## START PAGE EXCERPT

- SR 362 highlighted in red

Route information
- Maintained by INDOT
- Length: 7.415 mi (11.933 km)

Major junctions
- West end: SR 3 near Lexington
- East end: SR 62 near New Washington

Location
- Country: United States
- State: Indiana
- Counties: Clark, Jefferson, Scott

Highway system
- Indiana State Highway System; Interstate; US; State; Scenic;
| ← SR 358 |  | → SR 364 |

= Indiana State Road 362 =

State highway in Indiana, United States

State Road 362 in the U.S. state of Indiana is a short seven-mile (11 km) route in the southeastern portion of the state.

==Route description==
State Road 362 straddles the Clark County border with Scott and Jefferson counties. It begins at State Road 3 near Garry's Trucking Service and runs directly east along the county line, intersecting with State Road 203 and passing through the town of Nabb. It terminates where it reaches State Road 62 north of New Washington.

## END PAGE EXCERPT

# PROBLEMS AND TASKS:
**a)** From the State Road 362 article, write out the passage from "State highway in" up to and including "of the state.".
**b)** According to the State Road 362 article, which town does the route pass through?
The records below the State Road 362 article come from a separate source.

## START EXTRACTED INFORMATION

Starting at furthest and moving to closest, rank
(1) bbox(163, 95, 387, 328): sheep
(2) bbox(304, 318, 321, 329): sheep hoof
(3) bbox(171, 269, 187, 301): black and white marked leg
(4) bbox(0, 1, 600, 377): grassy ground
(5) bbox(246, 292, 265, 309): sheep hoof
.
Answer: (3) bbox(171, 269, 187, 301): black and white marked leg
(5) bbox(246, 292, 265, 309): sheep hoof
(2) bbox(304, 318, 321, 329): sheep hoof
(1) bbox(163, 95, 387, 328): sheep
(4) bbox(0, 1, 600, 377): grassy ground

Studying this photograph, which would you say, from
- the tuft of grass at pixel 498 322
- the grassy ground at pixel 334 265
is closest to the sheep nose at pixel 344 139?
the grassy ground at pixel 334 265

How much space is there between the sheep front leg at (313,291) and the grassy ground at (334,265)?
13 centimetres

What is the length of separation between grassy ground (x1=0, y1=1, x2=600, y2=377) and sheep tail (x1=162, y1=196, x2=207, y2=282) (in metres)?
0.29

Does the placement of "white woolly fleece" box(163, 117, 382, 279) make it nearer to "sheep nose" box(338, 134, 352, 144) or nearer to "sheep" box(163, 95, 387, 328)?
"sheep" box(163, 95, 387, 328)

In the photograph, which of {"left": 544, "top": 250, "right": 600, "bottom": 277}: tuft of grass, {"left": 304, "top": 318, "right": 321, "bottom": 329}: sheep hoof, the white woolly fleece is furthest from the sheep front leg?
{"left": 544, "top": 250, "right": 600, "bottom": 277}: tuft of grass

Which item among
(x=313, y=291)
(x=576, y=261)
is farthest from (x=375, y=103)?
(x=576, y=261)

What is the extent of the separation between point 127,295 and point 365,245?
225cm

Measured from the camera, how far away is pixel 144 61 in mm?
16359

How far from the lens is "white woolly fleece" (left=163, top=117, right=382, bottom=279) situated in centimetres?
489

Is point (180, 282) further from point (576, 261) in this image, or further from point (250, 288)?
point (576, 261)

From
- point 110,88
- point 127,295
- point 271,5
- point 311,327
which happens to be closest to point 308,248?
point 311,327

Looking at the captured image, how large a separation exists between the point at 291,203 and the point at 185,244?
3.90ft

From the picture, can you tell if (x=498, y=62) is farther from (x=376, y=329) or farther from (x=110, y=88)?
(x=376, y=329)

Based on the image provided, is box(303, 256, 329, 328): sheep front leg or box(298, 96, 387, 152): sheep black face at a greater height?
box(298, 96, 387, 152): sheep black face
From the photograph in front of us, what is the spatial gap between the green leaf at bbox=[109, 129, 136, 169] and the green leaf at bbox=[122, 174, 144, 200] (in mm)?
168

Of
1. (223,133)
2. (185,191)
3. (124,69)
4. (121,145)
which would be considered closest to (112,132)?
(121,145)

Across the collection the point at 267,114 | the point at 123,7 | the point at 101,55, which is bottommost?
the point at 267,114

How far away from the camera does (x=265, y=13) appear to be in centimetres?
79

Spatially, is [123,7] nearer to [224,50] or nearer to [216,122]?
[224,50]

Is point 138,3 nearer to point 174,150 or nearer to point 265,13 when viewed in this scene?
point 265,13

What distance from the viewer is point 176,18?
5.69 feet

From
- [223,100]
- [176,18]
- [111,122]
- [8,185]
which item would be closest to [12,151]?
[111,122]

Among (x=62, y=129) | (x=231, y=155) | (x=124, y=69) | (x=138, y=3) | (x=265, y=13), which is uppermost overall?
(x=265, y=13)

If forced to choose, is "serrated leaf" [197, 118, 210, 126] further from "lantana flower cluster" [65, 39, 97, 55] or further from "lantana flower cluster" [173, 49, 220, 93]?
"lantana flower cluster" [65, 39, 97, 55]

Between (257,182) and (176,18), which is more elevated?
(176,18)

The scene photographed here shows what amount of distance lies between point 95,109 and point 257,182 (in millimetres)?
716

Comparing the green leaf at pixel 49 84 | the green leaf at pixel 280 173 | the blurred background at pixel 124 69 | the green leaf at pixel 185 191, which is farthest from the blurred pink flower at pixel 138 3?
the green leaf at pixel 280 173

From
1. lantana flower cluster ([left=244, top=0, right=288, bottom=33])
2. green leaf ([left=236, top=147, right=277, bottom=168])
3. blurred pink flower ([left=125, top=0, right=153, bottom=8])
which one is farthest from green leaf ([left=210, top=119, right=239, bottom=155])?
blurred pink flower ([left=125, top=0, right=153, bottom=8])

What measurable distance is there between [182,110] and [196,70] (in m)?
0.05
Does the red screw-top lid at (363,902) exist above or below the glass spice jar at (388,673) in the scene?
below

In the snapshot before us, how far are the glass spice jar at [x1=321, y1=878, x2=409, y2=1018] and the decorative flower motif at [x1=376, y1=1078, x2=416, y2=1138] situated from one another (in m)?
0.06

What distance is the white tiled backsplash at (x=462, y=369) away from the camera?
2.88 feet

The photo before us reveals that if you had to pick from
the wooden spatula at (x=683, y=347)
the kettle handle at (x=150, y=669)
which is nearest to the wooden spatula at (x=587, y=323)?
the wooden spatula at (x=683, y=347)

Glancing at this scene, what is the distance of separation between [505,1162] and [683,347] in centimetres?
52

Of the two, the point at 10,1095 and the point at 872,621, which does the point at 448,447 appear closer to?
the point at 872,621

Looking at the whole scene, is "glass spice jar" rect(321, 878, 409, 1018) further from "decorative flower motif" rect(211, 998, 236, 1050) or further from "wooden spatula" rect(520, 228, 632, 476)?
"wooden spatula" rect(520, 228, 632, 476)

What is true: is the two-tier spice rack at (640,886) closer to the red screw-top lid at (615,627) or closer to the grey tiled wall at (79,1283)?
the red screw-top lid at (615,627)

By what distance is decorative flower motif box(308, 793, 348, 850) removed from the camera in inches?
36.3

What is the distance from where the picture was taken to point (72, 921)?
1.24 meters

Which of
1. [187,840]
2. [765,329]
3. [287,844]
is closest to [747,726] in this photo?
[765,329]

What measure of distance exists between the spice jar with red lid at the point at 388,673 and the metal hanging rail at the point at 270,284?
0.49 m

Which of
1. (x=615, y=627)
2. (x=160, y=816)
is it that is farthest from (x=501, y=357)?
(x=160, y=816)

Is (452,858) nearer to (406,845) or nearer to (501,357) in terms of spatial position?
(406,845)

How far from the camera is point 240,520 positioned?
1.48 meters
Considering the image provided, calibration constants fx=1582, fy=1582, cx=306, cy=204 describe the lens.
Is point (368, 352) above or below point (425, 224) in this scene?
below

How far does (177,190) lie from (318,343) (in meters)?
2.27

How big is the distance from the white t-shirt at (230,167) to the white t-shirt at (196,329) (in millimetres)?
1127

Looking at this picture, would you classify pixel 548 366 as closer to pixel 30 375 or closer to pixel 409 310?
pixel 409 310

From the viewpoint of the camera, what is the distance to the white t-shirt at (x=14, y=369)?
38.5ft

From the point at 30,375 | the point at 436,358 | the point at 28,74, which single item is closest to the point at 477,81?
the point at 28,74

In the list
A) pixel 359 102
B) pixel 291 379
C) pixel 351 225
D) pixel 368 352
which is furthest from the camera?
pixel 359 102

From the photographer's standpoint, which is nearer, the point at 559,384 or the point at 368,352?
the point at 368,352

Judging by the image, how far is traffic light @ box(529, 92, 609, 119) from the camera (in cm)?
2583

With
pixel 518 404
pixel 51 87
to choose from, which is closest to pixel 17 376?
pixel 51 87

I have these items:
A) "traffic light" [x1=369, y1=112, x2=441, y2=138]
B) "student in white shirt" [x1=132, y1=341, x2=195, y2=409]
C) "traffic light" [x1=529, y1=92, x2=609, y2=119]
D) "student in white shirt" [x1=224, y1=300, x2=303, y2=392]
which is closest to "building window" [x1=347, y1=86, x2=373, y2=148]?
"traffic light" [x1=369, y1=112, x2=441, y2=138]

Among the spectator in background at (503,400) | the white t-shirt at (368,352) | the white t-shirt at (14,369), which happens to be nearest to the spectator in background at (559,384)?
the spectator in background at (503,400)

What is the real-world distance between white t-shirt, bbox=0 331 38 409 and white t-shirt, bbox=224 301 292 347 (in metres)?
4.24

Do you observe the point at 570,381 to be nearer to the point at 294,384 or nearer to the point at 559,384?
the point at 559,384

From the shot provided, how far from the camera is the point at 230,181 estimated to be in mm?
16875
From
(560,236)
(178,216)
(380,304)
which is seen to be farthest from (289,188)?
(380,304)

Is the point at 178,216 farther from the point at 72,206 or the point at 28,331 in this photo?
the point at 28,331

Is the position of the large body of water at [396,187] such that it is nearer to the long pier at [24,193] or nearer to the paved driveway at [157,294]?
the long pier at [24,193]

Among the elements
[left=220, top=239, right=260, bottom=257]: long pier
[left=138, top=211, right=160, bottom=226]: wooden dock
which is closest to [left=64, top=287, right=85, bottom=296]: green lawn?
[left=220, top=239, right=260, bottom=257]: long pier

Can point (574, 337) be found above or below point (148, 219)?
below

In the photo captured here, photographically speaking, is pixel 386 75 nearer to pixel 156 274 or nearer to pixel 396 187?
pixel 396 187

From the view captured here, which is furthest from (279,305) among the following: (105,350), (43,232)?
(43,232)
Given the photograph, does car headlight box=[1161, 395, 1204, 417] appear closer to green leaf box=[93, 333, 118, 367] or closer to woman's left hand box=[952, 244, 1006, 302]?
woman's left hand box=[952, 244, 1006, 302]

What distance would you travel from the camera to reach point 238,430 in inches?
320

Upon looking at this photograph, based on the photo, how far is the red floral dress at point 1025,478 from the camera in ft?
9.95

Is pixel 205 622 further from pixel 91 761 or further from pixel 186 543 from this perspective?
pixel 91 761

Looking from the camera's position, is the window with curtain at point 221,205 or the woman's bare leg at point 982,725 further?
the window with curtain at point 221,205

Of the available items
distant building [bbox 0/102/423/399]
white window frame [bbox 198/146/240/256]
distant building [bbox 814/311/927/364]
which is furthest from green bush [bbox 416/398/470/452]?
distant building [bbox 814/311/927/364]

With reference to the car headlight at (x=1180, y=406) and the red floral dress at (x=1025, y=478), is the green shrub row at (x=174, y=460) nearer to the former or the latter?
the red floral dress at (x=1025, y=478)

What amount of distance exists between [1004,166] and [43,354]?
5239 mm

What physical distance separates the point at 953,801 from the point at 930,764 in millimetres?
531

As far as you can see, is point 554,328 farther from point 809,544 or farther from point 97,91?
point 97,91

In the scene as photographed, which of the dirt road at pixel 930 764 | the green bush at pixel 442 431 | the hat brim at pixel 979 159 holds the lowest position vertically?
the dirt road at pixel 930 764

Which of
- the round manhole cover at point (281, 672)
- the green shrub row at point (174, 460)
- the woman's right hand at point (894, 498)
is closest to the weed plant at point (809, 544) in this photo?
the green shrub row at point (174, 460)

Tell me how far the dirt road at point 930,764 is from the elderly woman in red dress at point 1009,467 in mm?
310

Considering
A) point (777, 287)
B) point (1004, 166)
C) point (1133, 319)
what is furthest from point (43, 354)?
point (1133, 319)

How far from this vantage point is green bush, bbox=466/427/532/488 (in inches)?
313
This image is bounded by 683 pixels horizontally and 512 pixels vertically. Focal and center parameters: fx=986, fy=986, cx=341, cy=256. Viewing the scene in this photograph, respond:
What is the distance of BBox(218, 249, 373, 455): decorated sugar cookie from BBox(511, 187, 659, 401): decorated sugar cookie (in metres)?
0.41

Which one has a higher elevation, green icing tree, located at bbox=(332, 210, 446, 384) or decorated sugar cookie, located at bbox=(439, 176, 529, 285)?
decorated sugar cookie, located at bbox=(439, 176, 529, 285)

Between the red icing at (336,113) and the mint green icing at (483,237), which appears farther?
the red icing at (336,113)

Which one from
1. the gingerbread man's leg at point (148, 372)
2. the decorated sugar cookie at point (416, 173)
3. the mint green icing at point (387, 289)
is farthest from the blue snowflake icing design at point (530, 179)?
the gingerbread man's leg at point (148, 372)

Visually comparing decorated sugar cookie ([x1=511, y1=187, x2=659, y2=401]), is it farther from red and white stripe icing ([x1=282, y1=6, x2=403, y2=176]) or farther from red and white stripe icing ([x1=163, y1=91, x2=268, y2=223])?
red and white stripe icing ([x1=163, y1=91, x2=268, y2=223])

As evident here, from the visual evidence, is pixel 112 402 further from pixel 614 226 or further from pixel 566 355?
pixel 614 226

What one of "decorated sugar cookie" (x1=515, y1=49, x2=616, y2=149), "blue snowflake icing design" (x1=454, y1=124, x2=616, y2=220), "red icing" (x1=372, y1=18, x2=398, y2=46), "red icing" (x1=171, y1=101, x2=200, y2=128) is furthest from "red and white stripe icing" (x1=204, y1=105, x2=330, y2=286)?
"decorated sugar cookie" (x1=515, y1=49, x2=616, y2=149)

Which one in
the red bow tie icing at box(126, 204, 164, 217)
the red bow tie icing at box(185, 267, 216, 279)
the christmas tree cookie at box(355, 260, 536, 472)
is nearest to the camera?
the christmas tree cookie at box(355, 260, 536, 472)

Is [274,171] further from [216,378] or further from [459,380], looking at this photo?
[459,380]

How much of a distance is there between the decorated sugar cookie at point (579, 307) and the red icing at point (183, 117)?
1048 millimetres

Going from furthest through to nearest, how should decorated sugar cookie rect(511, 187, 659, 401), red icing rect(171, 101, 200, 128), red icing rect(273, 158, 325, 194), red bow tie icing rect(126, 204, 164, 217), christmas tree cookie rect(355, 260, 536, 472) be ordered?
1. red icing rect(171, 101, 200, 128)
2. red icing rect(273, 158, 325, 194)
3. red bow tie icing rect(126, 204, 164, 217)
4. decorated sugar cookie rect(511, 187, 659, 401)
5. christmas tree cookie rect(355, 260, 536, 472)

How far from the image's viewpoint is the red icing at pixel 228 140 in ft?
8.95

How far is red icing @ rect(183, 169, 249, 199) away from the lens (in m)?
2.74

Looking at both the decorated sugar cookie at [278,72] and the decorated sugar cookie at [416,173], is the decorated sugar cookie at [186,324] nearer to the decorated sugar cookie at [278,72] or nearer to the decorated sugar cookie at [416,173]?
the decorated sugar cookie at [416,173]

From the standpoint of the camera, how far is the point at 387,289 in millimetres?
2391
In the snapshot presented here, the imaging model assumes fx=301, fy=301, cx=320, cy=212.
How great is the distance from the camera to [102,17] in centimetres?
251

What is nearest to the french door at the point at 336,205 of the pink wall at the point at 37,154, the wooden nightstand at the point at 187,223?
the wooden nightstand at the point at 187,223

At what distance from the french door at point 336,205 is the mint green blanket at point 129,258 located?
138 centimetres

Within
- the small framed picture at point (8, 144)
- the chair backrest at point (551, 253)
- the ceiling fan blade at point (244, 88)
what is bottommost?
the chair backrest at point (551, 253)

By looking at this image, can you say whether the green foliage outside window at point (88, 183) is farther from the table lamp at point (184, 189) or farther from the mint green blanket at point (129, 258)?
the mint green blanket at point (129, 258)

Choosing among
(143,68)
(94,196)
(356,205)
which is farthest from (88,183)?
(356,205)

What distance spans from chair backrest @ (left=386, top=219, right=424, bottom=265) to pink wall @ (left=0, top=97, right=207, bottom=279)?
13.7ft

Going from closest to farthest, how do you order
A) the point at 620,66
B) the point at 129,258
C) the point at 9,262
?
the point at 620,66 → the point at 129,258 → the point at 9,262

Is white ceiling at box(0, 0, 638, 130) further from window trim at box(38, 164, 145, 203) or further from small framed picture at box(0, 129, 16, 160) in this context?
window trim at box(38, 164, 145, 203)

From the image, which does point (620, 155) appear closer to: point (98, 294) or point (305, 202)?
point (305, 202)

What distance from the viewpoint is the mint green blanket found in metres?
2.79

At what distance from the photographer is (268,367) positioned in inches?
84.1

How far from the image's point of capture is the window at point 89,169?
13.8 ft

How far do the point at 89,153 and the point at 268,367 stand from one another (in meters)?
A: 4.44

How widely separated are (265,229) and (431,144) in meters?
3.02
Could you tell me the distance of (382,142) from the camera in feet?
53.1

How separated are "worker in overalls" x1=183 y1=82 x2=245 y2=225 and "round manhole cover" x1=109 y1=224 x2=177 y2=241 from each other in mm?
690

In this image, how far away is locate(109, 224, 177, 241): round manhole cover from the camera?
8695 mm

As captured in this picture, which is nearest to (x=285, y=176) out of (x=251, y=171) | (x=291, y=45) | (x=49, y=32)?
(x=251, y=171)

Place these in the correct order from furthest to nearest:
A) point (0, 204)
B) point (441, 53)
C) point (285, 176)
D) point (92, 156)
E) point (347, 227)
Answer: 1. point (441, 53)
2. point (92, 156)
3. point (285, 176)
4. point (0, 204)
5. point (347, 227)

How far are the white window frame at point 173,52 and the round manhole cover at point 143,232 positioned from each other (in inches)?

## END EXTRACTED INFORMATION

# SOLVED TASKS:
**a)**
State highway in Indiana, United States

State Road 362 in the U.S. state of Indiana is a short seven-mile (11 km) route in the southeastern portion of the state.

**b)** Nabb